As promised, my three-monthly reminder on the issue of densly connected nodes. This time around, however, I'd like to start the discussion again on the method chosen to solve the problem.
The current relationship store has at least the following three issues:
- nodes having many relationships of one type, have slow access to relationships of other types
- fetching the relationships between two nodes, requires a scan of all relationships of one of the nodes
- relations get fragmented over the store
issue 1:
Since all relationships of a node are organized as one linked list, there is no partitioning of relationships by relationship type. This means that all relationships attached to a node need to be scanned to fetch the relationships of a certain type. This is especially troubling when there are many relationships of one type attached to the node, while trying to fetch relationships of another type.
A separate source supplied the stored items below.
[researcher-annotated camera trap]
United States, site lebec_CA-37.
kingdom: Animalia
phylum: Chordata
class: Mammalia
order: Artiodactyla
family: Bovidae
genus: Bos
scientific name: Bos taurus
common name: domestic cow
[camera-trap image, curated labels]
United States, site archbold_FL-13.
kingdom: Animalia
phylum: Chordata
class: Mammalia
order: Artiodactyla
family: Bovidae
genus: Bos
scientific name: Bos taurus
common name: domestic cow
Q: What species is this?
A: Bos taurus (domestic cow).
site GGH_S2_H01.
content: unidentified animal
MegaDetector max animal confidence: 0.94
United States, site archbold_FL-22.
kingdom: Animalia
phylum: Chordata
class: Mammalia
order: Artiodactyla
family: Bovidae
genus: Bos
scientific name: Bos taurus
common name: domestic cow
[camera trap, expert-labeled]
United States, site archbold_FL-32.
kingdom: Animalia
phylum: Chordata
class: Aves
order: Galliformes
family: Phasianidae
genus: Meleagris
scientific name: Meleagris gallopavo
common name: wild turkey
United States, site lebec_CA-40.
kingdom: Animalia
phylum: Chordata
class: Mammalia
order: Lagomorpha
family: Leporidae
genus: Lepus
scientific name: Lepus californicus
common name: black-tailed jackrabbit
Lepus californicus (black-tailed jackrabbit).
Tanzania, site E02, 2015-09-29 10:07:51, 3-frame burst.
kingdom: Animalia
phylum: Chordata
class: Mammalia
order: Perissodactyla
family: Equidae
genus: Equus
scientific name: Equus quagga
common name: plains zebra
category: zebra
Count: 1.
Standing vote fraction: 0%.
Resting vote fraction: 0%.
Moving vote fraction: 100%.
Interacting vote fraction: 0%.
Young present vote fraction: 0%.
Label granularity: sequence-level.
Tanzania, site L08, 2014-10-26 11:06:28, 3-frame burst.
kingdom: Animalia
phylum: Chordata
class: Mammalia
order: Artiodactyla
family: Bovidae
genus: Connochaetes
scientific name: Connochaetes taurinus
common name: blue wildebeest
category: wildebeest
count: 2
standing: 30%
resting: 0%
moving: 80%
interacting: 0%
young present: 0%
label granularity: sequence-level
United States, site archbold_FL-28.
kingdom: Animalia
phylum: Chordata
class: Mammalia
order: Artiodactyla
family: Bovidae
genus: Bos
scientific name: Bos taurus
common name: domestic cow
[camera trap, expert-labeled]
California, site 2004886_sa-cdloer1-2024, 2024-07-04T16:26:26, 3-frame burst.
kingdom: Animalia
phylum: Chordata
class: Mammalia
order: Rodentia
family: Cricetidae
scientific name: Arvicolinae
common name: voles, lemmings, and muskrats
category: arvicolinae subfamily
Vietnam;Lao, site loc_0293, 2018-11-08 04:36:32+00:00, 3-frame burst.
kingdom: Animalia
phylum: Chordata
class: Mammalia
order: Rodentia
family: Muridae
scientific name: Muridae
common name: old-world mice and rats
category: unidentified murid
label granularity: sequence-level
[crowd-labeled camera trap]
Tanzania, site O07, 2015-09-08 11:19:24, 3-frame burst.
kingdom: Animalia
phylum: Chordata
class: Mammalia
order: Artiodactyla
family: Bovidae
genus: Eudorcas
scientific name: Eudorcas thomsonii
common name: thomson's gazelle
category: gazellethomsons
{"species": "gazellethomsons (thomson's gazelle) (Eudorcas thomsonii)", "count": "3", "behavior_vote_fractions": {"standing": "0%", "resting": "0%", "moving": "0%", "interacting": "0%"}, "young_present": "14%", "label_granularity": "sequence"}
It is acceptable that fetching many relationships takes time, it is not that acceptable that the presence of many relationships of one type, causes fetching of relationships of other types to slow down.
issue 2:
Since the id of the other node attached to the relationship is stored in the relationship record, and relationships are organized as two non-partitioned linked lists, it requires a full scan of the relationships of one of the nodes to fetch the relationships between two nodes. This can be troubling when both nodes have many relationships of the same type.
issue 3:
New relationships are added to the store, either by appending a relationship record to the store, or by reusing the space of a deleted relationship. This leads to fragmentation of relationships. Ideally we would like to have similar relationships stored together, so they can be fetched with one disk operation.
About a year-and-a-half ago, I proposed a solution to solve these three issues. At the same time, a new node store layout was prepared to solve issue 1. This solution is still awaiting QA and may end up in some future release of Neo4j.
At the time, I had a discussion with Mattias about the merits of both solutions. Unfortunately that discussion is no longer available, since the issue on GitHub no longer exists.
Serving from memory: Mattias and I agreed that the solution I proposed solved more problems than his, but was the more involved solution, since it also had more impact on the caching mechanism as well as the relationship store. I agreed that a quicker fix was desirable, given the nuisance of issue 1.
Now that we are more than a year further down the road, I no longer feel that argument applies. The quick fix was never applied and it is still uncertain when it will make it into a release. Therefore, I would like to repropose my original solution.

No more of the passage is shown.